From left, Memorial alumnus Chad Stride, School of Music professor Dr. Doug Dunsmore and Dr. Tom Gordon, director, are all smiles as they sit in the newly-refurbished D. F. Cook Recital Hall. The facility, which has hosted thousands of budding performers and established musicians over the years, was recently re-painted, new carpet was laid and new seats were installed. A grand re-opening of the Cook is set for Sept. 11, 2006. (Photo by Chris Hammond.)

 

The School of Music has been hitting all the right notes lately, making headlines and attracting attention that’s reverberated well beyond the university.

In fact, it’s still riding high after an enthusiastic semester that netted top awards, professional praise and personal achievement for its students, faculty and alumni.

That success underscores the school’s importance in helping energize and contribute to the music scene locally, provincially and internationally, insisted Dr. Tom Gordon, director of the school, the largest of its kind in Atlantic Canada.

He beamed with pride recently as he recalled the seemingly endless list of accomplishments noted within the past few months.

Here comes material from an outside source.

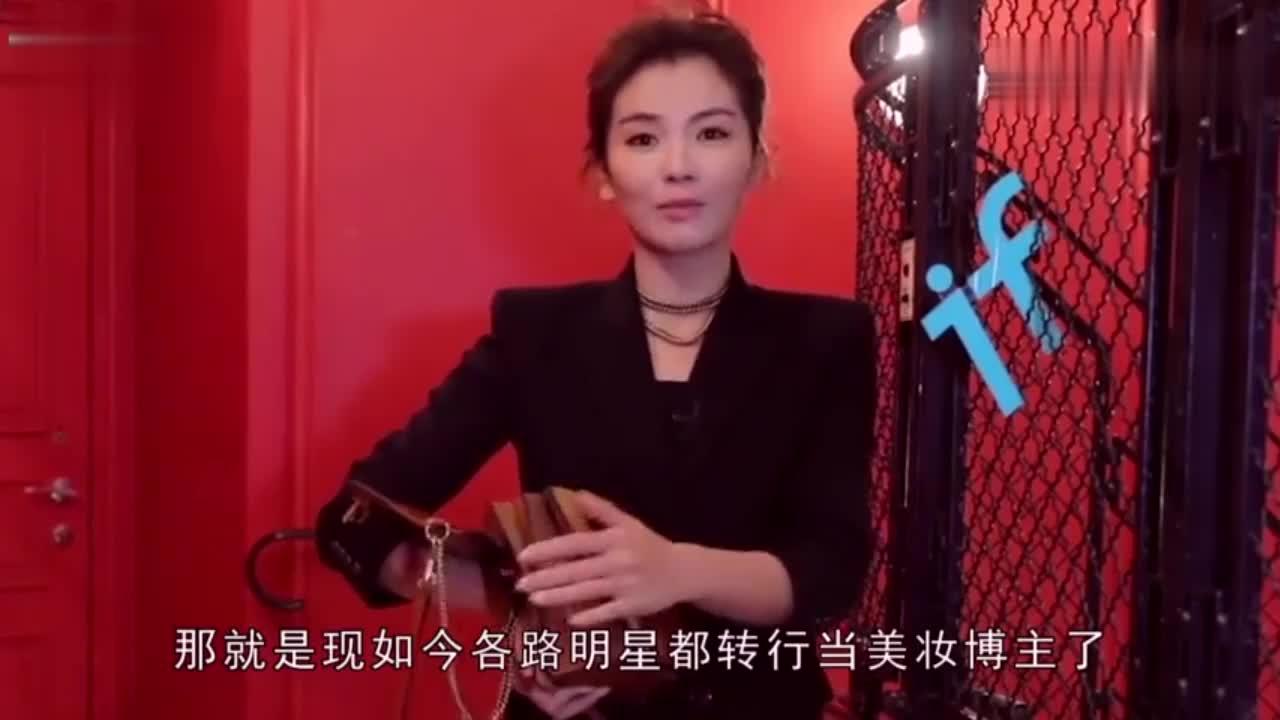 李成敏和热巴同代言雪碧豪放派与保守派差距太明显网友尴尬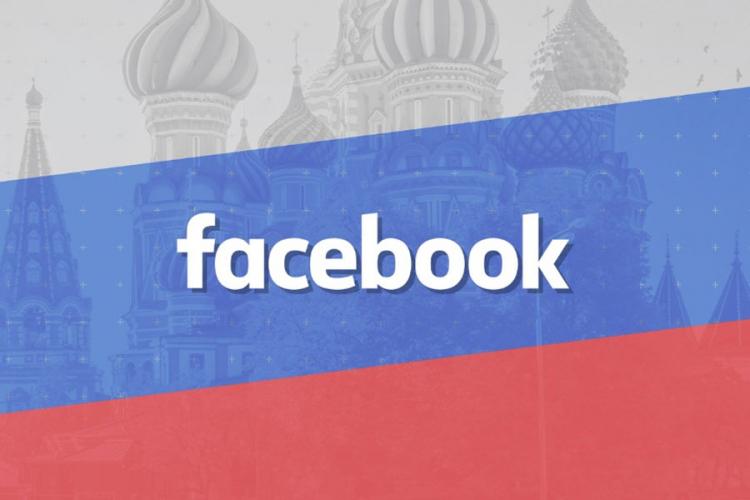 Facebook digao ruke od Rusije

“It really has been an amazing time at the school. The music program is 30 years old this year. We’re the youngest program on the St. John’s campus but we have had a lot of things happen in those years,” he said with a wide smile.

You’d have to look no further than this past semester to appreciate Dr. Gordon’s pride.

For starters, the chamber choir, under the direction of Dr. Doug Dunsmore, took a top prize at the CBC/Radio Canada National Radio Competition for Amateur Choirs; while Lady Cove Women’s Choir, which is directed by Kellie Walsh, the first graduate of the school’s new M.Mus. program in choral conducting, won in a different category at the same event.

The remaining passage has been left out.